Supplied records ▸
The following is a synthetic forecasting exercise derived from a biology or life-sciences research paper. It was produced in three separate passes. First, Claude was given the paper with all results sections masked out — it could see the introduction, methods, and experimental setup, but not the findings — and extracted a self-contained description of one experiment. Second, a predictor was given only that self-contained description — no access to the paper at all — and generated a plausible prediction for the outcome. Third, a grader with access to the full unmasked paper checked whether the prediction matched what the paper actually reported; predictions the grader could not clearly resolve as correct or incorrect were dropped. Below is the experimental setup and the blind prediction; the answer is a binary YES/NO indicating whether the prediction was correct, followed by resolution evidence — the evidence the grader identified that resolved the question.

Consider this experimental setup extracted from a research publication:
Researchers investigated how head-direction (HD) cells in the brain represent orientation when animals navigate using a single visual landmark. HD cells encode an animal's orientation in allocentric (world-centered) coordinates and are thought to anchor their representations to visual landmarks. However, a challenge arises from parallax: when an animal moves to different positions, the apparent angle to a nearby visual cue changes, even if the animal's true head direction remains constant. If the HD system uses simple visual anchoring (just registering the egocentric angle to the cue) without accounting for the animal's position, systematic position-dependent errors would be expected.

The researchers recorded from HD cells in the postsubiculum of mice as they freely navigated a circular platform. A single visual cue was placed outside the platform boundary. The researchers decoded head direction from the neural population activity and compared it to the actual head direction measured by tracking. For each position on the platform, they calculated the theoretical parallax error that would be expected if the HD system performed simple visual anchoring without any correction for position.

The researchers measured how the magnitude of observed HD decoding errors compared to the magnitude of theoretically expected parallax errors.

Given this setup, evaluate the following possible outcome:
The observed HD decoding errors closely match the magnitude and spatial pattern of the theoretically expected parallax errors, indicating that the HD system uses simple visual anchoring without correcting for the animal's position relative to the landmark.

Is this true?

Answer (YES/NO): NO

Exercise details ▸ Where a line in the entries holds "decoding", copy that line.

Expected output ▸
The researchers measured how the magnitude of observed HD decoding errors compared to the magnitude of theoretically expected parallax errors.
The observed HD decoding errors closely match the magnitude and spatial pattern of the theoretically expected parallax errors, indicating that the HD system uses simple visual anchoring without correcting for the animal's position relative to the landmark.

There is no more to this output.